# Exercise
Print the material below verbatim, keeping every line unchanged.

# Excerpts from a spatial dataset
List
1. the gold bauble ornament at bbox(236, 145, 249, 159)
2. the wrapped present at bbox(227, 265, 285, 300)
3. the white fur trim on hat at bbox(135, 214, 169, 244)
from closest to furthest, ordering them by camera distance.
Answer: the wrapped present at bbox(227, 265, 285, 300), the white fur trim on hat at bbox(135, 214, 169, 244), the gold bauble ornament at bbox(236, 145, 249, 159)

# Written reply
List
1. the gold bauble ornament at bbox(236, 145, 249, 159)
2. the wrapped present at bbox(227, 265, 285, 300)
3. the white fur trim on hat at bbox(135, 214, 169, 244)
from closest to furthest, ordering them by camera distance.
Answer: the wrapped present at bbox(227, 265, 285, 300), the white fur trim on hat at bbox(135, 214, 169, 244), the gold bauble ornament at bbox(236, 145, 249, 159)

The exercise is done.